* begin TASK DATA *

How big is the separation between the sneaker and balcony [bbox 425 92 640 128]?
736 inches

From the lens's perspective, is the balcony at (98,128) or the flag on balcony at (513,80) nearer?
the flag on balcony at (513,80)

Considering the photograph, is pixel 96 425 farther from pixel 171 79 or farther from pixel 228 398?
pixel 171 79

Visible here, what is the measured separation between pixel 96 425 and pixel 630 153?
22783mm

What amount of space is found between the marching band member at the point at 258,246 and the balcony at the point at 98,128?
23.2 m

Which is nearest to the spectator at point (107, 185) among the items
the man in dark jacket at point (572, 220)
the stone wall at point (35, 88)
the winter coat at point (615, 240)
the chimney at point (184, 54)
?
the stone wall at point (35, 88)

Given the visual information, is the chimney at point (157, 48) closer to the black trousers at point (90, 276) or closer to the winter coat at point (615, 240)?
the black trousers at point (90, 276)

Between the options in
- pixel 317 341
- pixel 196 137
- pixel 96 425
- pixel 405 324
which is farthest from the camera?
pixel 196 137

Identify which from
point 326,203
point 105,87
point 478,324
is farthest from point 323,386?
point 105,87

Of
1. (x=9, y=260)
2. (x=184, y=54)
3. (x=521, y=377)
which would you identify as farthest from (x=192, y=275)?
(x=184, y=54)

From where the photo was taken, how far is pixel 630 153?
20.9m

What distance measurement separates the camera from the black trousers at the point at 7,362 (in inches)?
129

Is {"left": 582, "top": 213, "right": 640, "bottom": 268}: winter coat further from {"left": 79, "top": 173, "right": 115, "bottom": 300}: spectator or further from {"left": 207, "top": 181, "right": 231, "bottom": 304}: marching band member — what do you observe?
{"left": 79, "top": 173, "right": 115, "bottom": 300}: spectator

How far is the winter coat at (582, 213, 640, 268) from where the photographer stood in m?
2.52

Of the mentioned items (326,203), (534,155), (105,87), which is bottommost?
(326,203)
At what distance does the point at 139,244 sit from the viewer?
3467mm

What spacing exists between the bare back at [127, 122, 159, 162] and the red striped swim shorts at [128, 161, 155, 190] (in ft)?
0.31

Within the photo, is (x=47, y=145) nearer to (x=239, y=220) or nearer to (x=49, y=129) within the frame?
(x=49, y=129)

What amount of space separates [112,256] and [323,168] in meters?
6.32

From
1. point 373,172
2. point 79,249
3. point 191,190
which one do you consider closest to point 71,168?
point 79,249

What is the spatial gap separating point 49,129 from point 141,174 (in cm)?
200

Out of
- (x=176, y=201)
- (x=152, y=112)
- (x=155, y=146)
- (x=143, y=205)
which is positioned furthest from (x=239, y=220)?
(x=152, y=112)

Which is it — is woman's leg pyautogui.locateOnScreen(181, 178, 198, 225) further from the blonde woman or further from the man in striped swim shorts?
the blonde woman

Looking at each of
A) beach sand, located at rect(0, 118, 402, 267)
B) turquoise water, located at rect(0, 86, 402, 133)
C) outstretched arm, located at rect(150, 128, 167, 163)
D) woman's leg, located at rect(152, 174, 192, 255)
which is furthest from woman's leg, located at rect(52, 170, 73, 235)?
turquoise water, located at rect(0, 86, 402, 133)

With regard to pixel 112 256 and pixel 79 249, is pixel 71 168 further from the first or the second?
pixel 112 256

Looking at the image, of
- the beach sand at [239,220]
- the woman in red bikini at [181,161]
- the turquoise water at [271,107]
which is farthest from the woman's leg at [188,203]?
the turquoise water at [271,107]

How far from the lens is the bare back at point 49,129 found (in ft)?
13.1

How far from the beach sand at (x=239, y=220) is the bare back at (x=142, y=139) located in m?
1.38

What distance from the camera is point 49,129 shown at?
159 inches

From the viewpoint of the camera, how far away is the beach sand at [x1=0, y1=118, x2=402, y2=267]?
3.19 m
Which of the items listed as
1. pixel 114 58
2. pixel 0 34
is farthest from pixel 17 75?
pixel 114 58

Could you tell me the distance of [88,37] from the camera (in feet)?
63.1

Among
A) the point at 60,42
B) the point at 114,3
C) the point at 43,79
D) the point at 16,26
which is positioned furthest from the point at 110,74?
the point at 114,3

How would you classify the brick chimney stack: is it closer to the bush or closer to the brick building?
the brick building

* end TASK DATA *

* [WORK TO BE COMPLETED]
Copy all the lines above word for word, with nothing changed.

* [WRITTEN RESPONSE]
How big is the separation between the sneaker and balcony [bbox 425 92 640 128]?
736 inches

From the lens's perspective, is the balcony at (98,128) or the flag on balcony at (513,80) nearer?
the flag on balcony at (513,80)

Considering the photograph, is pixel 96 425 farther from pixel 171 79 or farther from pixel 228 398?
pixel 171 79

Visible here, what is the measured separation between pixel 96 425 and pixel 630 153?
22783mm

What amount of space is found between the marching band member at the point at 258,246 and the balcony at the point at 98,128?
23.2 m

Which is nearest to the spectator at point (107, 185) among the items
the man in dark jacket at point (572, 220)
the stone wall at point (35, 88)
the winter coat at point (615, 240)
the chimney at point (184, 54)
?
the stone wall at point (35, 88)

Given the visual information, is the chimney at point (157, 48) closer to the black trousers at point (90, 276) or closer to the winter coat at point (615, 240)?
the black trousers at point (90, 276)

Between the options in
- pixel 317 341
- pixel 196 137
- pixel 96 425
- pixel 405 324
which is farthest from the camera?
pixel 196 137

Identify which from
point 326,203
point 105,87
point 478,324
is farthest from point 323,386?
point 105,87

Of
1. (x=9, y=260)
2. (x=184, y=54)
3. (x=521, y=377)
which would you identify as farthest from (x=192, y=275)?
(x=184, y=54)

From where the photo was taken, how far is pixel 630 153?
20.9m

What distance measurement separates the camera from the black trousers at the point at 7,362 (in inches)?
129

Is {"left": 582, "top": 213, "right": 640, "bottom": 268}: winter coat further from {"left": 79, "top": 173, "right": 115, "bottom": 300}: spectator or further from {"left": 207, "top": 181, "right": 231, "bottom": 304}: marching band member — what do you observe?
{"left": 79, "top": 173, "right": 115, "bottom": 300}: spectator

How far is the winter coat at (582, 213, 640, 268) from where the photographer stood in m?
2.52

Of the mentioned items (326,203), (534,155), (105,87), which is bottommost?
(326,203)
At what distance does the point at 139,244 sit from the viewer?
3467mm

What spacing exists between the bare back at [127, 122, 159, 162] and the red striped swim shorts at [128, 161, 155, 190] (in ft)?
0.31

Within the photo, is (x=47, y=145) nearer to (x=239, y=220) or nearer to (x=49, y=129) within the frame?
(x=49, y=129)

What amount of space separates [112,256] and [323,168] in meters?
6.32

From
1. point 373,172
2. point 79,249
3. point 191,190
which one do you consider closest to point 71,168?
point 79,249

What is the spatial gap separating point 49,129 from point 141,174 (in cm)?
200

Out of
- (x=176, y=201)
- (x=152, y=112)
- (x=155, y=146)
- (x=143, y=205)
which is positioned furthest from (x=239, y=220)?
(x=152, y=112)

Which is it — is woman's leg pyautogui.locateOnScreen(181, 178, 198, 225) further from the blonde woman or further from the man in striped swim shorts?
the blonde woman

Looking at each of
A) beach sand, located at rect(0, 118, 402, 267)
B) turquoise water, located at rect(0, 86, 402, 133)
C) outstretched arm, located at rect(150, 128, 167, 163)
D) woman's leg, located at rect(152, 174, 192, 255)
which is furthest from woman's leg, located at rect(52, 170, 73, 235)?
turquoise water, located at rect(0, 86, 402, 133)

With regard to pixel 112 256 and pixel 79 249, is pixel 71 168 further from the first or the second?
pixel 112 256

Looking at the image, of
- the beach sand at [239,220]
- the woman in red bikini at [181,161]
- the turquoise water at [271,107]
which is farthest from the woman's leg at [188,203]?
the turquoise water at [271,107]

How far from the lens is the bare back at point 49,129 found (in ft)?
13.1

How far from the beach sand at (x=239, y=220) is the bare back at (x=142, y=139) located in m?
1.38

What distance from the camera is point 49,129 shown at?
159 inches

From the viewpoint of the camera, how far away is the beach sand at [x1=0, y1=118, x2=402, y2=267]?
3.19 m
Which of the items listed as
1. pixel 114 58
2. pixel 0 34
is farthest from pixel 17 75?
pixel 114 58

Could you tell me the distance of [88,37] from the camera (in feet)?
63.1

Among
A) the point at 60,42
B) the point at 114,3
C) the point at 43,79
D) the point at 16,26
which is positioned furthest from the point at 110,74?
the point at 114,3

How would you classify the brick chimney stack: is it closer to the bush or closer to the brick building?
the brick building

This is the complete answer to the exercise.